Of course, you’ll have to evaluate which consequences are appropriate for your child. For instance, some children with autism prefer being alone, so sending them to time-out could actually be a reward for them.
Set Clear Expectations
Children with autism often have trouble understanding which behaviors are expected of them. For example, a child may not understand that they should say “hello” back to someone who greets them.
You can help your child learn these behaviors by clearly communicating your expectations. You may need to create visual cues or do role-playing until your child is comfortable.
For example, if your child is late getting ready every morning because they’re playing with their toys, you can explain that they can play only after they are ready for school. You can set a timer showing your child how much time is left before they need to leave for school, and after they finish getting ready, they can play until the timer runs out.
Positivity inspires positive actions. If you offer praise and encouragement when your child behaves well, they’ll want to keep behaving well.
Encourage your child by reminding them what they can earn or receive for meeting their goals. Praise your child when they perform good behavior, and describe exactly what it is you’re praising. This is called “descriptive praise,” and it helps children understand appropriate and inappropriate behavior. For example, “Great job asking Dylan nicely for your toy when he took it from you.”
You can also praise children for their efforts, not just the final result.

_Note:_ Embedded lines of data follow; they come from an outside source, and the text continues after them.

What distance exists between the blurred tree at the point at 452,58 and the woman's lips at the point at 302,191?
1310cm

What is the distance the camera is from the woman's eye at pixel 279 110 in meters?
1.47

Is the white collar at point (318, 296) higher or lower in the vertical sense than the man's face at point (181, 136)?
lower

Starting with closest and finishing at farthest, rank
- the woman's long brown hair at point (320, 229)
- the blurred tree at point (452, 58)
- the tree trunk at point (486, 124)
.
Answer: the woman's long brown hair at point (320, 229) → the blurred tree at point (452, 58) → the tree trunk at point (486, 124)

Most children with autism enjoy praise, but some may not respond, especially if they tend to withdraw from others. They probably aren’t motivated or interested in doing things to please other people, so you can help your child learn how to respond to praise. You can tell them what they did well and then give them their favorite toy. This way, they’ll come to regard praise as something good.
Seek Professional Help
Whenever possible, you should seek professional help from an autism center or therapy provider. The above ways to discipline a child on the autism spectrum can be extremely helpful at home, but children with autism benefit the most from intensive therapy.
Therapy solidifies the foundation you build at home, and it is hugely beneficial for development and independence in children with autism. For more information about the intensive, compassionate care we provide at Therapeutic Pathways, contact (209) 422-3280.
Discipling a Child on the Autism Spectrum
Discipline teaches children to do the right thing and think and act for themselves. It can be difficult to discipline a child who has autism, but doing so will help teach them the skills they need to live an independent life.